◆ 抜粋本文 ◆

——

佐賀黒毛和種牛におけるEDG1遺伝子の1塩基置換と枝肉形質との関連性
和田康彦 1)、林田瑠美子 1)、礒兼妙子 1)、片渕直人 2)、大坪利豪 2)、山田宜永 3)、佐々木義之 4)
1) 佐賀大学農学部、佐賀市 840-8502
2) 佐賀県畜産試験場、武雄市 849-2305
3) 京都大学大学院農学研究科、京都市 606-8502
4) ビッグ研究所(株)、京都市 606-8502
和文要約
ウシのEDG1遺伝子は脂肪交雑責任遺伝子の候補として研究が進められており、EDG1の1塩基置換(+166A/G)が大分系統の黒毛和種集団で脂肪交雑と相関を持つことが報告されている。そこで、佐賀県で生産された黒毛和種の種雄牛と繁殖基礎雌牛と、佐賀県産種雄牛の糸晴栄の去勢息牛について、EDG1の1塩基置換と枝肉形質との関連性を検討した。種雄牛と繁殖雌牛の遺伝子型はAA 14頭、AG 14頭、GG 5頭であった。分散分析の結果、遺伝子型の効果は脂肪交雑では1%水準で有意であり、ロース芯面積では5%水準で有意であった。脂肪交雑ではGG型がAA型やAG型よりも有意に大きな脂肪交雑評点を持つことが示された。去勢息牛229頭の1塩基置換の遺伝子型は、糸晴栄がAA型で、去勢肥育牛ではAA 型100頭、AG型 129頭であったが、分散分析の結果では、遺伝子型の効果はすべての枝肉形質において有意性が認められなかった。

——

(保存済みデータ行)
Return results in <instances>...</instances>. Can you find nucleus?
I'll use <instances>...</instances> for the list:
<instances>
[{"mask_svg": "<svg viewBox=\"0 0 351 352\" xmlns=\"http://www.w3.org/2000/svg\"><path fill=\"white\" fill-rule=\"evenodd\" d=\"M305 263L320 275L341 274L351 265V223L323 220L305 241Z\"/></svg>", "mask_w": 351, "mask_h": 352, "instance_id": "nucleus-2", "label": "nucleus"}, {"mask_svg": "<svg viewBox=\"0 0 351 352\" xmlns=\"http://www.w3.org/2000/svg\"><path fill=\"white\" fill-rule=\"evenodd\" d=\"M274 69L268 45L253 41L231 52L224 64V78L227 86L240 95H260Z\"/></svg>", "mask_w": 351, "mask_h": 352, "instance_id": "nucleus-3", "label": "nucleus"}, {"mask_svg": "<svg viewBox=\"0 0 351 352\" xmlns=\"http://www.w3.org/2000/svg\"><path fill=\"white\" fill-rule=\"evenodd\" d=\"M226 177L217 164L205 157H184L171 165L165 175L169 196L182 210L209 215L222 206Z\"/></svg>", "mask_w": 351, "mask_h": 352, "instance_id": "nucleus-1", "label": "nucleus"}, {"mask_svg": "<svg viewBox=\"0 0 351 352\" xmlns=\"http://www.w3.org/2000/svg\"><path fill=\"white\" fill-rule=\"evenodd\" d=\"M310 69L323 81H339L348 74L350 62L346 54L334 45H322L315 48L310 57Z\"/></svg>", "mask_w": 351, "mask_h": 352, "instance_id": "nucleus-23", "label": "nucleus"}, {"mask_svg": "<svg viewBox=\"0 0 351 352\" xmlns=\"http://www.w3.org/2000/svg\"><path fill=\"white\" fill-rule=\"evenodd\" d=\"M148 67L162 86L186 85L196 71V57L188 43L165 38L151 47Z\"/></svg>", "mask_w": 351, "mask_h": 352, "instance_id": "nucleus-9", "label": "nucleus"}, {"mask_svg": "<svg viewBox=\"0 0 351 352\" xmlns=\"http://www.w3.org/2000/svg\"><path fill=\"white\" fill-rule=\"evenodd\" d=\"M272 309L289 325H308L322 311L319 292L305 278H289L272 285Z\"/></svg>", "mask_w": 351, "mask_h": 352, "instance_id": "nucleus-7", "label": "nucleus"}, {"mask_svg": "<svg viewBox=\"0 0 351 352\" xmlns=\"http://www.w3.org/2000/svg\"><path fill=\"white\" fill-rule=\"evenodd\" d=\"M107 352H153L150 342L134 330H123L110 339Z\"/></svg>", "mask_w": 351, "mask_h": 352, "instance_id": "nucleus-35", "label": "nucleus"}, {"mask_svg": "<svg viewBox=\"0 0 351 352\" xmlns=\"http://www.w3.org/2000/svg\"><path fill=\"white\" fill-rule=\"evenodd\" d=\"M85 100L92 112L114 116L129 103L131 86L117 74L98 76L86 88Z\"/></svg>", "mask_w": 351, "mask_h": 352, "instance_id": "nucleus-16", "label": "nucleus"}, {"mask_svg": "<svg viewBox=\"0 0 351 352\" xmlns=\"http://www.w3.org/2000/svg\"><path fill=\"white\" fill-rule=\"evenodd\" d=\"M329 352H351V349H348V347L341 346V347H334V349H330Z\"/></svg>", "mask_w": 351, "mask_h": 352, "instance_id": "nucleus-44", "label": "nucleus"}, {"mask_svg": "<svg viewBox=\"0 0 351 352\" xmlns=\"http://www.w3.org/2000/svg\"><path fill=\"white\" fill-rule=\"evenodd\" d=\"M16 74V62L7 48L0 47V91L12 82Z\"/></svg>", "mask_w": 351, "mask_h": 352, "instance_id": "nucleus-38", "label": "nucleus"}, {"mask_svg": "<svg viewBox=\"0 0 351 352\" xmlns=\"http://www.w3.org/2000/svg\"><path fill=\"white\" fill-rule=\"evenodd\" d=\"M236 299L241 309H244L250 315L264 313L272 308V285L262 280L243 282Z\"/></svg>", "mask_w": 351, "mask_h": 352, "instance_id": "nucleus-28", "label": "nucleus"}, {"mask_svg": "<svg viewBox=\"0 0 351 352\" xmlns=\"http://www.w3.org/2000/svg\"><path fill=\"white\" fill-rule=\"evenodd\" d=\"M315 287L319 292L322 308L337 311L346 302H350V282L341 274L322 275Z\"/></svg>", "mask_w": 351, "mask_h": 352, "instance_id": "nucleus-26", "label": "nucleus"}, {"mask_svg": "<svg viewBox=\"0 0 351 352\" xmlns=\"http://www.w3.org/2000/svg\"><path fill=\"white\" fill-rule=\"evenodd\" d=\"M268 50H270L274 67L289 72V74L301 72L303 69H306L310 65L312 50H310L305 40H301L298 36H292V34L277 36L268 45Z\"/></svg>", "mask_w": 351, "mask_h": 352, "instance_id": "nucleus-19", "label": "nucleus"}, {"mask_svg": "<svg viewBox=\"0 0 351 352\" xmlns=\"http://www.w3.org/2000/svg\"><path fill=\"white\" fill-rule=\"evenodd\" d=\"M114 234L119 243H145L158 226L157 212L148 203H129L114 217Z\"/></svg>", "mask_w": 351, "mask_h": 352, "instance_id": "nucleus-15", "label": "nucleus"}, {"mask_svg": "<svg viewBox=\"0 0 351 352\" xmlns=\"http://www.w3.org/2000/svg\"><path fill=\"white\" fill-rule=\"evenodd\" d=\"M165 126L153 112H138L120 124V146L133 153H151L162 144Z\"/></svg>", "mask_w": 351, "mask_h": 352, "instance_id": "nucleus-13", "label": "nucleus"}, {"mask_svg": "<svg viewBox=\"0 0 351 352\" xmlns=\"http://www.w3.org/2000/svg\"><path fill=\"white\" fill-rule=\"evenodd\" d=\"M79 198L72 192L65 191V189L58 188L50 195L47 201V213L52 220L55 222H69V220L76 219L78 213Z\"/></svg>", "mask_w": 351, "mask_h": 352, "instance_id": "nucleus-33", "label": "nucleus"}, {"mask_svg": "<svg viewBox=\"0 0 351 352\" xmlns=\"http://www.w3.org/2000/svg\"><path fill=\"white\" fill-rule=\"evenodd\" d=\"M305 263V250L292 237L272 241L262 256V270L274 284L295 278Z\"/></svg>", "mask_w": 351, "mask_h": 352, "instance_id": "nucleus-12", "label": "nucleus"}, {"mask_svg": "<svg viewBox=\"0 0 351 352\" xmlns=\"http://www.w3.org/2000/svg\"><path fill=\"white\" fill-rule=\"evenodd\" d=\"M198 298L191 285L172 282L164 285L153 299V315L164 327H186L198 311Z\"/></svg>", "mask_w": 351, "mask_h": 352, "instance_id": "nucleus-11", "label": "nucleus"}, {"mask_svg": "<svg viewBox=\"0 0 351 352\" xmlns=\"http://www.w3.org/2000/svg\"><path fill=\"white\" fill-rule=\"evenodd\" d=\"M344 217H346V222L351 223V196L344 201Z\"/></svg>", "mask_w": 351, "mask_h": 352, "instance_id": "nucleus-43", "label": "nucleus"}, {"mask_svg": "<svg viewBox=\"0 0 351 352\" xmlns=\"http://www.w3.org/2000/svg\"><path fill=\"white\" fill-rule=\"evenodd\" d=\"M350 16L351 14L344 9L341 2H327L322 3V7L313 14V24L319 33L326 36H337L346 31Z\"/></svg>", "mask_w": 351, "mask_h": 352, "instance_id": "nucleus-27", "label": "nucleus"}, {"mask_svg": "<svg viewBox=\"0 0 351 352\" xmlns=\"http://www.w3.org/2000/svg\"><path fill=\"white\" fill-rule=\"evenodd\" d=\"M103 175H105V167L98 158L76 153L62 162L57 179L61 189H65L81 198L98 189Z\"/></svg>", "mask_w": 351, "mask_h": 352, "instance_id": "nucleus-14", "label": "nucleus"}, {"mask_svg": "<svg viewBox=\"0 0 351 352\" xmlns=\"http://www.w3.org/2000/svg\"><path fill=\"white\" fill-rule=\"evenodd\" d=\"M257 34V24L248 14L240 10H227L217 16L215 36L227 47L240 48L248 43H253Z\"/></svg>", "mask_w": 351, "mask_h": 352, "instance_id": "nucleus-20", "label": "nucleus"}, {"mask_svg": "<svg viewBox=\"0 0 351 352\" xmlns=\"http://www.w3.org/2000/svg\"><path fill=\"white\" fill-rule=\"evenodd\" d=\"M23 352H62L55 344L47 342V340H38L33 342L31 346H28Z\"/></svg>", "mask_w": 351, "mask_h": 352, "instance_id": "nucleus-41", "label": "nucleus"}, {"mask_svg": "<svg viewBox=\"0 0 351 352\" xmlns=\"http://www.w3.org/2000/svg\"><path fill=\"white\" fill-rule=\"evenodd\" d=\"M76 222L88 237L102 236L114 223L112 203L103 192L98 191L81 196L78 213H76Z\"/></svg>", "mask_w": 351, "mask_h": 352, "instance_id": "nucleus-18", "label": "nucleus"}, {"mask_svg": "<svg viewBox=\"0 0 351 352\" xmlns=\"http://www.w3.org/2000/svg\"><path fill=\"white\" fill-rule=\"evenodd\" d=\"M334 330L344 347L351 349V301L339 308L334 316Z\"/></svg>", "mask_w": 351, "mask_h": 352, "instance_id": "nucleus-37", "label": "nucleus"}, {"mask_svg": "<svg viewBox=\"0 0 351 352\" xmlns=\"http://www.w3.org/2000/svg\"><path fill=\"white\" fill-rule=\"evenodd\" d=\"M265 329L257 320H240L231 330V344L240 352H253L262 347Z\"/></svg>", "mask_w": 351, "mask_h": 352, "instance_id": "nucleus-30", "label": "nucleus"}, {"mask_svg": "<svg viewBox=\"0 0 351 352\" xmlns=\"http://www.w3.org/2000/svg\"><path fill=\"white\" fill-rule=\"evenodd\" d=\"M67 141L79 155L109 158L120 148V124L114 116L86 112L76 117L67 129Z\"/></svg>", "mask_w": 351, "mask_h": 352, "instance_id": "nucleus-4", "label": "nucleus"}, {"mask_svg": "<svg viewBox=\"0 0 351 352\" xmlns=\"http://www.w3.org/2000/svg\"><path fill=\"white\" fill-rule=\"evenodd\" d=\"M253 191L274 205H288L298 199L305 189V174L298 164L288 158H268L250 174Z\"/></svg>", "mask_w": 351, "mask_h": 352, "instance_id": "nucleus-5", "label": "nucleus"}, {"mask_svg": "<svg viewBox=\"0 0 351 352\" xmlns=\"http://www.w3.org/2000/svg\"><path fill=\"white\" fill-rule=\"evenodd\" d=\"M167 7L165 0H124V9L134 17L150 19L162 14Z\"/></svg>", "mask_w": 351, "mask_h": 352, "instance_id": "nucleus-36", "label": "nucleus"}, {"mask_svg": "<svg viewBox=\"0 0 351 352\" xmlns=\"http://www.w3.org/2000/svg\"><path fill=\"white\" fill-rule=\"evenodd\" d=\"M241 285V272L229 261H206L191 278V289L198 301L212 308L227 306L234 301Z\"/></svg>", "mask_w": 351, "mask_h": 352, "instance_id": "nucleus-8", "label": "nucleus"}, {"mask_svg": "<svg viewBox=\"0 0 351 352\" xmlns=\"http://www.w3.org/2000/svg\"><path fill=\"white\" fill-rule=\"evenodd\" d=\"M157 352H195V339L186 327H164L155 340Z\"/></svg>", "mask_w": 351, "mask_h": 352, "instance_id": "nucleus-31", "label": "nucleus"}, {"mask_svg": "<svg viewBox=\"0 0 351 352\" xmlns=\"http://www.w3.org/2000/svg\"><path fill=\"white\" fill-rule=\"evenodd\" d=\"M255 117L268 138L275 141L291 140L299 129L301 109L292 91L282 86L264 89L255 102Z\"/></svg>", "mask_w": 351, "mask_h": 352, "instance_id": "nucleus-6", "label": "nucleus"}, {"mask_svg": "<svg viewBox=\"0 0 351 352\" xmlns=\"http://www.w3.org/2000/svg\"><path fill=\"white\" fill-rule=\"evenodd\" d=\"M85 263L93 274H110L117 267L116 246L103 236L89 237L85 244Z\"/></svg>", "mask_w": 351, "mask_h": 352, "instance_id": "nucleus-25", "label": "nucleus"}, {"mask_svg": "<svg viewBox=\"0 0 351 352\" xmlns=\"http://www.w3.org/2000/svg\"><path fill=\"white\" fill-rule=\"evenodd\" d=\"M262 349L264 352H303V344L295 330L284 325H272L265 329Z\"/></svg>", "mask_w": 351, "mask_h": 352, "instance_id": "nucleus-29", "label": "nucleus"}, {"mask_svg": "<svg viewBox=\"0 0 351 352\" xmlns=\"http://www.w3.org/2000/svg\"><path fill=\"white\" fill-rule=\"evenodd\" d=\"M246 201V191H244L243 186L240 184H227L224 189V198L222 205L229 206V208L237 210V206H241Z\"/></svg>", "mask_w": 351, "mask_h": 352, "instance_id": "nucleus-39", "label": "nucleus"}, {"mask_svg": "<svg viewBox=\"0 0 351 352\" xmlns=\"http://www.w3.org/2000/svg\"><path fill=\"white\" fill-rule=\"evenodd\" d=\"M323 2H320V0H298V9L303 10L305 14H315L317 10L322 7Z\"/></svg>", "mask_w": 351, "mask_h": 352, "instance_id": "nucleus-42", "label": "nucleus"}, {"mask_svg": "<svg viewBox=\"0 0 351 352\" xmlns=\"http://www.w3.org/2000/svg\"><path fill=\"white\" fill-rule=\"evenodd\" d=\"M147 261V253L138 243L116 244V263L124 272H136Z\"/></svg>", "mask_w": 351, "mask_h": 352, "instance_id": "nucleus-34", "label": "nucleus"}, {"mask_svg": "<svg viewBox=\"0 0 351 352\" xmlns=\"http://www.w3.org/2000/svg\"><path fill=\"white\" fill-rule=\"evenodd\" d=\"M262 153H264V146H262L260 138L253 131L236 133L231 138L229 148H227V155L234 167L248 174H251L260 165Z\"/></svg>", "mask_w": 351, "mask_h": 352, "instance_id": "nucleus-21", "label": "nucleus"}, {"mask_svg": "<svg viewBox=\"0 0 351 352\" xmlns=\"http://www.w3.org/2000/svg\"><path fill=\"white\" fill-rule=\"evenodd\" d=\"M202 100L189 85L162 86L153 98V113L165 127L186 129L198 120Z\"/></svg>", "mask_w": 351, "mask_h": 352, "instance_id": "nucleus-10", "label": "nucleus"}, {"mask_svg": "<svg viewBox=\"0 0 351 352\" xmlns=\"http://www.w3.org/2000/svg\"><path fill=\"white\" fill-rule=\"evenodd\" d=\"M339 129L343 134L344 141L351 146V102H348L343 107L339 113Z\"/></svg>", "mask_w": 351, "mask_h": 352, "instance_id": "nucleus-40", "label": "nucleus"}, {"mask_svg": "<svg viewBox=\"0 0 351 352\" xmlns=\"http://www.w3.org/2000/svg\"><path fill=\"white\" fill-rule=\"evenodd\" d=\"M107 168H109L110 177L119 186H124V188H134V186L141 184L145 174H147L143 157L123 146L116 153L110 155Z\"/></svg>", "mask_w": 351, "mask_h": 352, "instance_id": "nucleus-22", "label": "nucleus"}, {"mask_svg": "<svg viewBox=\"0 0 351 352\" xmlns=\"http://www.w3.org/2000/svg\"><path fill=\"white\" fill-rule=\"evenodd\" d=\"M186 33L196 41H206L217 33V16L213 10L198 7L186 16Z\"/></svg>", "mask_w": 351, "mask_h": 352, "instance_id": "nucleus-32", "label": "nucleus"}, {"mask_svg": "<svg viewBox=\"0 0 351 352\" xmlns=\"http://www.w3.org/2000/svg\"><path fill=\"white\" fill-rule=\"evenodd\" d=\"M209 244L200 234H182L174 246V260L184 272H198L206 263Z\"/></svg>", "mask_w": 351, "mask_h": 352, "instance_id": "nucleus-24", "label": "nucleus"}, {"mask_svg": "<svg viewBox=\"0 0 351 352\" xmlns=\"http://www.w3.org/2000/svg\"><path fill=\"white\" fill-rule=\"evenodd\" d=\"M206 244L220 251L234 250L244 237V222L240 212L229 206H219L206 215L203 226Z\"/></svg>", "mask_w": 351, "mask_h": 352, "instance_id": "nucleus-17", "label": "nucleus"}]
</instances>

——

◆ 作業目的 ◆
本文の「ウシのEDG1遺伝子は」で始まる段落を、主要な事実を保ったまま箇条書きに書き直せ。 行のデータはこの作業では使用しない。

◆ 解答例 ◆
- ウシのEDG1遺伝子は脂肪交雑責任遺伝子の候補であり、その1塩基置換(+166A/G)は大分系統の黒毛和種集団で脂肪交雑と相関を持つと報告されている。
- 佐賀県で生産された黒毛和種の種雄牛と繁殖基礎雌牛、および佐賀県産種雄牛糸晴栄の去勢息牛を対象に、この1塩基置換と枝肉形質との関連性を検討した。
- 種雄牛と繁殖雌牛の遺伝子型は、AA 14頭、AG 14頭、GG 5頭であった。
- 分散分析では、遺伝子型の効果は脂肪交雑で1%水準、ロース芯面積で5%水準で有意であった。
- 脂肪交雑では、GG型がAA型やAG型よりも有意に大きな評点を示した。
- 去勢息牛229頭では、糸晴栄がAA型で、息牛はAA型100頭、AG型129頭であった。
- 去勢息牛の分散分析では、遺伝子型の効果はすべての枝肉形質で有意ではなかった。